#### What is being asked
Rewrite every one of these records with each "large green tree" changed to "big green tree" and nothing else altered. Leave the pictures out of your answer.

--------

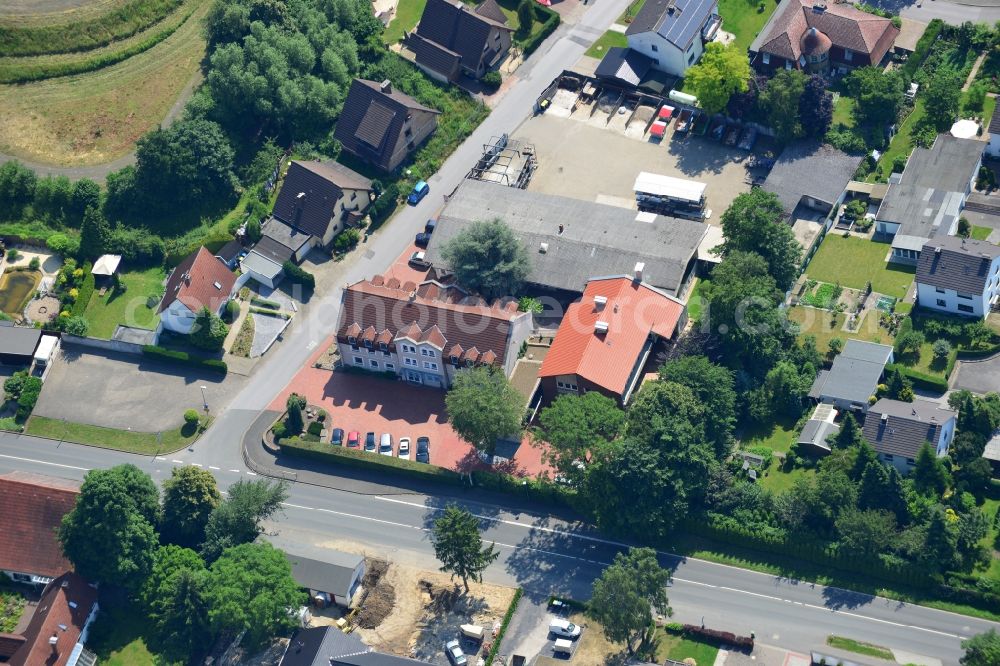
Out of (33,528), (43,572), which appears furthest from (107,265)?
(43,572)

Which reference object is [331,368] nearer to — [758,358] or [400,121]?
[400,121]

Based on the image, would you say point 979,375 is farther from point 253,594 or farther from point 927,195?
point 253,594

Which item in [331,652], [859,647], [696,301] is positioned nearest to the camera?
[859,647]

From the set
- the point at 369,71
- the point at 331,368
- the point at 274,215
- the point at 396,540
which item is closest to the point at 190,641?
the point at 396,540

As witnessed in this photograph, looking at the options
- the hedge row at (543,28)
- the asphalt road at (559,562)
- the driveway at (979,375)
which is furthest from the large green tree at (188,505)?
the driveway at (979,375)

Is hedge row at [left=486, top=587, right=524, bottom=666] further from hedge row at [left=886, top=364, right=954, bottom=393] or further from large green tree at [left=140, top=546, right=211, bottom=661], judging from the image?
hedge row at [left=886, top=364, right=954, bottom=393]

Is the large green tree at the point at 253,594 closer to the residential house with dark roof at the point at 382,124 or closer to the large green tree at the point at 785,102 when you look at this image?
the residential house with dark roof at the point at 382,124
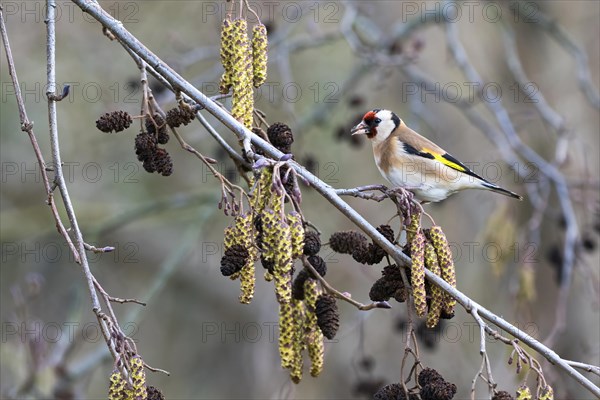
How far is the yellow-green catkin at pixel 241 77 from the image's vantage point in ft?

--------

#### Correct response
Out of (33,528), (43,572), which appears furthest from (107,265)?
(43,572)

Which reference object is [331,368] nearer to — [758,358] or [400,121]?
[400,121]

Based on the image, would you say point 979,375 is farther from point 253,594 or farther from point 927,195?
point 253,594

Which item in [331,652], [859,647], [696,301] is positioned nearest to the camera?
[859,647]

From the set
- the point at 369,71
- the point at 331,368
- the point at 274,215
- the point at 396,540
which item is closest to the point at 190,641?
the point at 396,540

As witnessed in this photograph, looking at the options
- the hedge row at (543,28)
- the asphalt road at (559,562)
- the driveway at (979,375)
which is furthest from the big green tree at (188,505)?
the driveway at (979,375)

Is hedge row at [left=486, top=587, right=524, bottom=666] further from hedge row at [left=886, top=364, right=954, bottom=393] or further from big green tree at [left=140, top=546, right=211, bottom=661], judging from the image?
hedge row at [left=886, top=364, right=954, bottom=393]

Is the big green tree at the point at 253,594 closer to the residential house with dark roof at the point at 382,124 or closer to the big green tree at the point at 785,102 when you look at this image?
the residential house with dark roof at the point at 382,124
How far is the yellow-green catkin at pixel 241 77 from the image's vantage point in ft?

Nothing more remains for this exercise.